We also did the same benchmark on a Nvidia GeForce GTX 1080 Ti GPU that does not support tensor core. The results show that for Vgg16, float16 inference provides consistent small speedup (around 1.15x) for all mini-batch sizes, while for Resnet50, float16 inference is slower than its float32 counterpart in small batch sizes (mb = 1 and 2) and then deliver around 1.15x speedup for all larger batch sizes. By comparing the benchmarks on 1080 Ti and V100, we find that tensor core, which is specialized for float16 computations, is a critical component for high performance float16 inference.
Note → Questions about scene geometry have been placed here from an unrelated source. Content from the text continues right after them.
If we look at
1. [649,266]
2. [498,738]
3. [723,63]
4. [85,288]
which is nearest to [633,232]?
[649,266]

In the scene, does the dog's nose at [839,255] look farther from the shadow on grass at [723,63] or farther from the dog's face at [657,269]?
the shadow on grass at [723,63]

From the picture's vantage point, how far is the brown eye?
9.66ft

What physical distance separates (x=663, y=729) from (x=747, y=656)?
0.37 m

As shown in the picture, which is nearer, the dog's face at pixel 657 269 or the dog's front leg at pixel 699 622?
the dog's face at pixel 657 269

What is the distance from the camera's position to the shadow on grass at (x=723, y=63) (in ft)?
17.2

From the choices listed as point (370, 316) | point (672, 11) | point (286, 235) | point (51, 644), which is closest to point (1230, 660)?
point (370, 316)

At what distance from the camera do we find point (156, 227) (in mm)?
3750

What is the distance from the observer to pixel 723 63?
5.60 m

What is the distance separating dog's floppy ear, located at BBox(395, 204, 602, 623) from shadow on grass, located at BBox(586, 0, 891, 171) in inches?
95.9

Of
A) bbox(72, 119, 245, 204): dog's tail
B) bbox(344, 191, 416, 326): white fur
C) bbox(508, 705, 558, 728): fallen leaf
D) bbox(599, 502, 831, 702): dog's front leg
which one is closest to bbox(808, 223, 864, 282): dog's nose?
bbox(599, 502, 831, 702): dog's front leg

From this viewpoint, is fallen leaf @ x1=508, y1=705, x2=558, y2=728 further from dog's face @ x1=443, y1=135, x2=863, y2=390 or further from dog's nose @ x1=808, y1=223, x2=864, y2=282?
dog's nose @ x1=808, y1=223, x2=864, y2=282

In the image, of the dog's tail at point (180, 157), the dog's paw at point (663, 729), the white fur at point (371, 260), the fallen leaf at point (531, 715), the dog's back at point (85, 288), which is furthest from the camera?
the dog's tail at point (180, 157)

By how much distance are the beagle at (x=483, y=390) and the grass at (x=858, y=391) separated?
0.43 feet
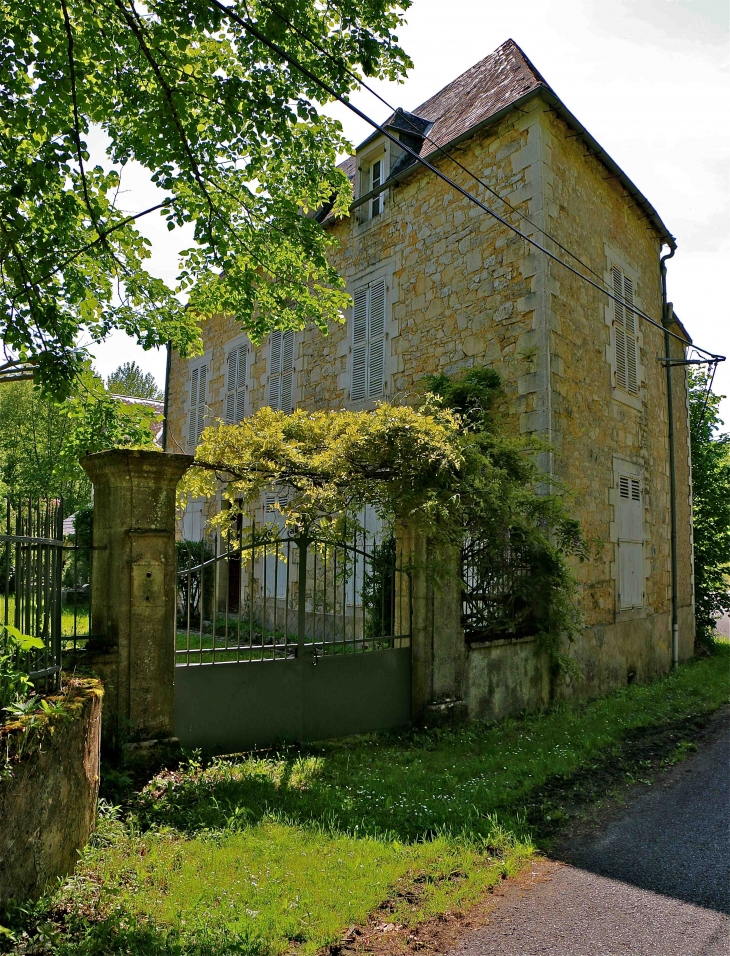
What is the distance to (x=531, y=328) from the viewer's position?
8461 millimetres

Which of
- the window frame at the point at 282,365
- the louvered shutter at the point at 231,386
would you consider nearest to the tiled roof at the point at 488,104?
the window frame at the point at 282,365

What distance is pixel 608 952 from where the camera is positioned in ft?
9.98

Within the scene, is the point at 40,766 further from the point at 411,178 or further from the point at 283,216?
the point at 411,178

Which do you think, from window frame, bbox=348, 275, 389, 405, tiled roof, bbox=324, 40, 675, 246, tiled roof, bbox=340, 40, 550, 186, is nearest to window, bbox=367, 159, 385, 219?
tiled roof, bbox=324, 40, 675, 246

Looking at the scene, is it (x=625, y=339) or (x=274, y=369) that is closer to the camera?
(x=625, y=339)

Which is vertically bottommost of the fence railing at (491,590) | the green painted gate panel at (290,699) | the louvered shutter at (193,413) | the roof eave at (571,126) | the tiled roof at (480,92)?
the green painted gate panel at (290,699)

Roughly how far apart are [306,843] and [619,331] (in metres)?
8.67

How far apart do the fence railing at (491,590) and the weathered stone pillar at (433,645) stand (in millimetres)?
297

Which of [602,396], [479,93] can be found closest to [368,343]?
[602,396]

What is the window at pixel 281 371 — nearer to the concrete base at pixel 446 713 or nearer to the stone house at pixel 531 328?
the stone house at pixel 531 328

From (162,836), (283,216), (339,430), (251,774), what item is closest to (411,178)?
(283,216)

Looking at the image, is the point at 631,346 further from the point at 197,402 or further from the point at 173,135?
the point at 197,402

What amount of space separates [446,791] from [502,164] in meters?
7.71

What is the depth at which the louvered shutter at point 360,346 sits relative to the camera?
1090 cm
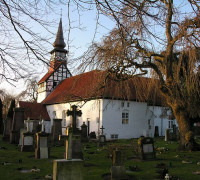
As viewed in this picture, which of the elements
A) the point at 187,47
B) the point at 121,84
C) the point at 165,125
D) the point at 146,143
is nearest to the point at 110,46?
the point at 121,84

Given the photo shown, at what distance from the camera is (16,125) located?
17.9 m

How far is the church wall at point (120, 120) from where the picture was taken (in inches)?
936

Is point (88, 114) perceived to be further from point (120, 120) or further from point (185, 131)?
point (185, 131)

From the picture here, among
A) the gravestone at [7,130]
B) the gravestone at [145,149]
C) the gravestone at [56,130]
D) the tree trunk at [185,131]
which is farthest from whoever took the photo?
the gravestone at [7,130]

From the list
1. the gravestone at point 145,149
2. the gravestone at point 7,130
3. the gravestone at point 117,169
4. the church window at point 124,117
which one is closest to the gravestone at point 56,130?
the gravestone at point 7,130

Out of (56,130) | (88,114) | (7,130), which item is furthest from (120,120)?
(7,130)

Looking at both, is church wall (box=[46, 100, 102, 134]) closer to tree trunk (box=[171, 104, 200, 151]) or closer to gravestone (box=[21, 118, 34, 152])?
gravestone (box=[21, 118, 34, 152])

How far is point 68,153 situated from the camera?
410 cm

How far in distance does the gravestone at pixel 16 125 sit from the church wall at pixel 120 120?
8.33 m

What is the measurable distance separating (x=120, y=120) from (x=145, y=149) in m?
15.2

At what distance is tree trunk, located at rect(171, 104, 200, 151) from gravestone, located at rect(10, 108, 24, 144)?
11117mm

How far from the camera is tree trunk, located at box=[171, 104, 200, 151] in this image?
11.7 m

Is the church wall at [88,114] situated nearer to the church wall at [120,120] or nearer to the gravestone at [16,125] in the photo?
the church wall at [120,120]

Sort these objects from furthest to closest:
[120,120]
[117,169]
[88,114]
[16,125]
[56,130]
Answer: [88,114]
[120,120]
[56,130]
[16,125]
[117,169]
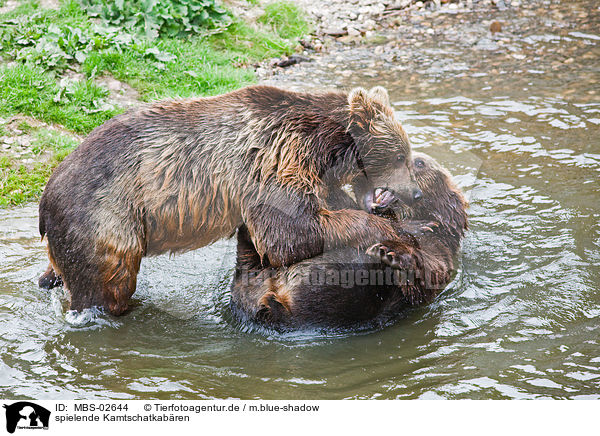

Please refer to [here](https://github.com/PaddlePaddle/Paddle/blob/develop/contrib/float16/float16_benchmark.md) for comprehensive benchmark results.

### Summary
1. Fluid is now able to run inference in float16 mode via a float16 transpiler. We currently support CNN programs, including Vgg and Resnet, to run in float16 inference mode.
2. The accuracy of float16 inference is verified to be almost identical to the float32 counterpart at least on CNNs.
3. float16 inference provides significant speedup on large and computationally intensive Vgg16 network on image net data set. For the much smaller and simpler Resnet50, the speedup provided by float16 inference is less significant than on Vgg16 but still favorable especially for large batch size.
4. We cannot achieve the superior float16 inference performance without the help of the newly introduced tensor cores on the Nvidia Volta architecture GPUs.